Additionally, only eight specific supplement types were included in our assessment. By narrowing the focus of supplement types, we may have misclassified some participants as nonusers of supplements because they regularly used a type of dietary supplement excluded in our questionnaire. However, Murphy et al. (15
) compared supplement intake on the dietary history questionnaire and supplement intake reported on three 24-hour recalls for a representative sampling of the cohort and found that few participants used vitamin or mineral supplements that were excluded from the dietary history questionnaire.
Although the association of chronic supplement use with subsequent cardiovascular disease or cancer outcomes has been pursued in recent studies (23
), the populations were predominantly White, and associations for non-White adults have received little attention. Our analysis takes one step in that direction by reporting dietary supplement use among healthy African-American, Native Hawaiian, Latino, and Japanese-American adults and thus provides a basis for future analyses in relation to chronic disease outcomes.

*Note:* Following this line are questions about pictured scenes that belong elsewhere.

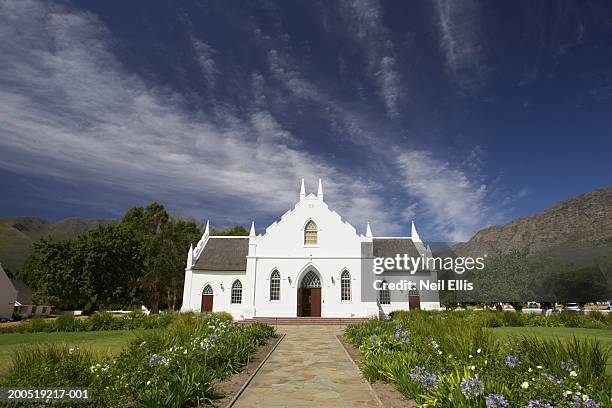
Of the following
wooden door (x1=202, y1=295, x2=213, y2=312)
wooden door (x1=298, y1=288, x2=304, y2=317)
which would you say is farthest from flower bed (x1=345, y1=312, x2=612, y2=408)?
wooden door (x1=202, y1=295, x2=213, y2=312)

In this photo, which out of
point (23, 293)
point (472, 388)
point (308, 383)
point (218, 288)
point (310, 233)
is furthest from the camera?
point (23, 293)

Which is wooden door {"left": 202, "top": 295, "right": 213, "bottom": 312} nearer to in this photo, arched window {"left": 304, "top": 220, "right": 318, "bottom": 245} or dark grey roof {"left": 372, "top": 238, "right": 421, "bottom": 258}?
arched window {"left": 304, "top": 220, "right": 318, "bottom": 245}

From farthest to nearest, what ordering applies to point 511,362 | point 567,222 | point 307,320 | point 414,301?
point 567,222, point 414,301, point 307,320, point 511,362

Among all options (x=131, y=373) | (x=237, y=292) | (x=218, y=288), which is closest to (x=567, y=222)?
(x=237, y=292)

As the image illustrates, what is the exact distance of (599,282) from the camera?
5412 cm

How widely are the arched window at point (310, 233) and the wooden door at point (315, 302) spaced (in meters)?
4.16

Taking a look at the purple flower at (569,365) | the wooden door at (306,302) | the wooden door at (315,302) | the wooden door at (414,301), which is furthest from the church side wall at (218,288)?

Our models of demographic and lifestyle factors did not explain all of the variation between users and nonusers of dietary supplements. However, users could be distinguished from nonusers regarding factors thought to be indicative of a healthy lifestyle, regardless of gender or ethnicity. Such findings may be particularly important to consider in analyses of observational or prevention trials, and they highlight the difficulty in separating the effects of diet and supplement use on disease etiology. The high prevalence of dietary supplement use across the different ethnic populations reinforces the need to include supplemental sources when evaluating the relation between nutrient intakes and disease outcomes.